UNESCO today, must “remain on alert on all fronts: from the defence of human rights to the safeguarding of humanity’s common heritage; from the provision of quality education for all to the promotion of sustainable development that respects life and the biosphere; from delicate questions concerning bioethics to the denunciation of discrimination against women,” said Director-General Koïchiro Matsuura in his welcome address to the more than 1,000 guests who attended a ceremony at headquarters.
In addition to Mr. Lévi-Strauss, the President of Ukraine, Victor Yushchenko, French Foreign Affairs Minister Philippe Douste-Blazy, and former UNESCO Director-Generals Federico Mayor and Amadou-Mahtar M’Bow also participated in the ceremony.
President Yushchenko emphasized the importance of carrying on a universal humanitarian dialogue, taking into consideration social, cultural and moral traditions. UNESCO “must have in its arsenal effective instruments of influence for preventing the kindling of inter-ethnic and religious intolerance” as well as other transgressions.
Mr. Lévi-Strauss spoke of “the profound reasons for which an ethnologist could feel in connivance with UNESCO’s missions, despite the apparently diverse domains.” He also spoke of the evolution in the concepts of civilization, the human condition, cultural diversity, biodiversity and race.
The event was followed by the inauguration of an international colloquium, “60 years of UNESCO’s history,” bringing together scores of historians, anthropologists and philosophers.

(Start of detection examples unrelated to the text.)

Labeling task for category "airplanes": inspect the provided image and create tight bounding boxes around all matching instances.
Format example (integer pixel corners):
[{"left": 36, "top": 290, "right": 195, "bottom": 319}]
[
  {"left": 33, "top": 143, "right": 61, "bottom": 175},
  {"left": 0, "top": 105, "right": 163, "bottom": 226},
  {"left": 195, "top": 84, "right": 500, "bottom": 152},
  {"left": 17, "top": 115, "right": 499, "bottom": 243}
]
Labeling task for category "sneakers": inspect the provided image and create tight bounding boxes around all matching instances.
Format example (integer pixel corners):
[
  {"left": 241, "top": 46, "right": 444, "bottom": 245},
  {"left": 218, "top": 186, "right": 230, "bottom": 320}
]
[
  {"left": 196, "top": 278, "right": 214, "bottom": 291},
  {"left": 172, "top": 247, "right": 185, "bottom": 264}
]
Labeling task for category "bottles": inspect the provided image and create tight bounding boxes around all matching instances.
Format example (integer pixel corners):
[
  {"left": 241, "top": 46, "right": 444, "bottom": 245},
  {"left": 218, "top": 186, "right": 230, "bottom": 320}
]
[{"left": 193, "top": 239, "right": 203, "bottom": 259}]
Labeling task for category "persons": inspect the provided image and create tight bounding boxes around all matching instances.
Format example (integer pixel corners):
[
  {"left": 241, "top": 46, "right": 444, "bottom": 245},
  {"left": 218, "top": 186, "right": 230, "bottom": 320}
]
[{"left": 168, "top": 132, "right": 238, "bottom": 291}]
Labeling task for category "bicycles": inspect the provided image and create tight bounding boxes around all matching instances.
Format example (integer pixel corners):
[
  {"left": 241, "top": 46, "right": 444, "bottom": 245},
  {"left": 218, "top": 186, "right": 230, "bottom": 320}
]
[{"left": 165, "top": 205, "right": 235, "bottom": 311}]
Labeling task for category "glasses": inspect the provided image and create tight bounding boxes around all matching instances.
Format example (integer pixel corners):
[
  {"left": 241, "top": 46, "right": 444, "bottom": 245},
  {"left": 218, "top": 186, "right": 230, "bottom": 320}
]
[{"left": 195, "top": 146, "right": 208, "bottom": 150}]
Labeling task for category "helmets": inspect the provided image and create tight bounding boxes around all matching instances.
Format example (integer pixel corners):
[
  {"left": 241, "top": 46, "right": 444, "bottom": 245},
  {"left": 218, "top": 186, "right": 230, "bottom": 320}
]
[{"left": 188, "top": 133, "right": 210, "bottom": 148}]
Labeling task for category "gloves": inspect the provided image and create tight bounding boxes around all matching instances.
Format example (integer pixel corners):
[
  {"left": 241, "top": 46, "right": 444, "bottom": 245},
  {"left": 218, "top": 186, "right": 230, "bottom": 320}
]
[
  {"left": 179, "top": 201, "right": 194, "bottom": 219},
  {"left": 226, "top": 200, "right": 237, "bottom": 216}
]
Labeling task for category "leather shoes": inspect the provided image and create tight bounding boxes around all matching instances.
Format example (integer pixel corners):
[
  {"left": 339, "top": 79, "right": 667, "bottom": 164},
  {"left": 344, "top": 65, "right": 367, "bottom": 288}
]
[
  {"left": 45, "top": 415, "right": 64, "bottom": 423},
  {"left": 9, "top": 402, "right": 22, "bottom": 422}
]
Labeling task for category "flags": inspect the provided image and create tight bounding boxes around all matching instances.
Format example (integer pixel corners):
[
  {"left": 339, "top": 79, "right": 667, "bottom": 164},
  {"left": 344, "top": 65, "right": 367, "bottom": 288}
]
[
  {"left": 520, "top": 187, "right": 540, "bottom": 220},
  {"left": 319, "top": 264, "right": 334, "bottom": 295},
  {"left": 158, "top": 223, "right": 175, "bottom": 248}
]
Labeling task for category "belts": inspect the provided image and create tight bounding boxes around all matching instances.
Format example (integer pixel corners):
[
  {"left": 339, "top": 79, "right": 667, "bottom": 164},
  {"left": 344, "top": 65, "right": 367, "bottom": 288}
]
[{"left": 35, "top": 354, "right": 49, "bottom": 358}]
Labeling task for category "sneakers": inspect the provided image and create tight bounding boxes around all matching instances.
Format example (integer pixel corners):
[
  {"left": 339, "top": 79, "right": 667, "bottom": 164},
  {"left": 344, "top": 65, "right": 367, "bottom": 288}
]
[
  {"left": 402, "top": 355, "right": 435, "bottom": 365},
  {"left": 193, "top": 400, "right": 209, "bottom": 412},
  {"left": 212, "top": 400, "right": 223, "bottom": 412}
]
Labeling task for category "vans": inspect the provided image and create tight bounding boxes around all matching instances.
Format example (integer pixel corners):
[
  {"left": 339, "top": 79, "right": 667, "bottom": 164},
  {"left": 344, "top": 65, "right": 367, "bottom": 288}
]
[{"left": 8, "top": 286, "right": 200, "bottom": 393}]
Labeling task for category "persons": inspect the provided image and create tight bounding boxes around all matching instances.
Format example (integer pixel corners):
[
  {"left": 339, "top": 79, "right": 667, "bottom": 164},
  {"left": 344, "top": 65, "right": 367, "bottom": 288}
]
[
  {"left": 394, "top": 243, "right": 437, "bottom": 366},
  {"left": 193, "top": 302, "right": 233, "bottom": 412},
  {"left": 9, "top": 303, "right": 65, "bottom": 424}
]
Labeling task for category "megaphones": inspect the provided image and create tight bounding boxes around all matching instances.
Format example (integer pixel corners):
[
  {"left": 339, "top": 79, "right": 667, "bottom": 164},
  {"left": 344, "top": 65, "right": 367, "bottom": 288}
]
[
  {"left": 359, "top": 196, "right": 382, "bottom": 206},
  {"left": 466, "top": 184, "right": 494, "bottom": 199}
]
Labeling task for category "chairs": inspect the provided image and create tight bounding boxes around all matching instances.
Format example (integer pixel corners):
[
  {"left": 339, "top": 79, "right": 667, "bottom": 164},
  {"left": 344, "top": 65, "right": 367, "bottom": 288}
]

UNESCO finds its origins in the need to re-establish educational and cultural institutions in countries devastated by the Second World War. A UN Conference for the establishment of an educational and cultural organization was convened in London from 1 to 16 November 1945.
Led by France and the United Kingdom, the delegates decided to create an organization that would embody a genuine culture of peace, according to the organization.
The Constitution of UNESCO, signed on 16 November 1945, came into force on 4 November 1946 after ratification by 20 countries.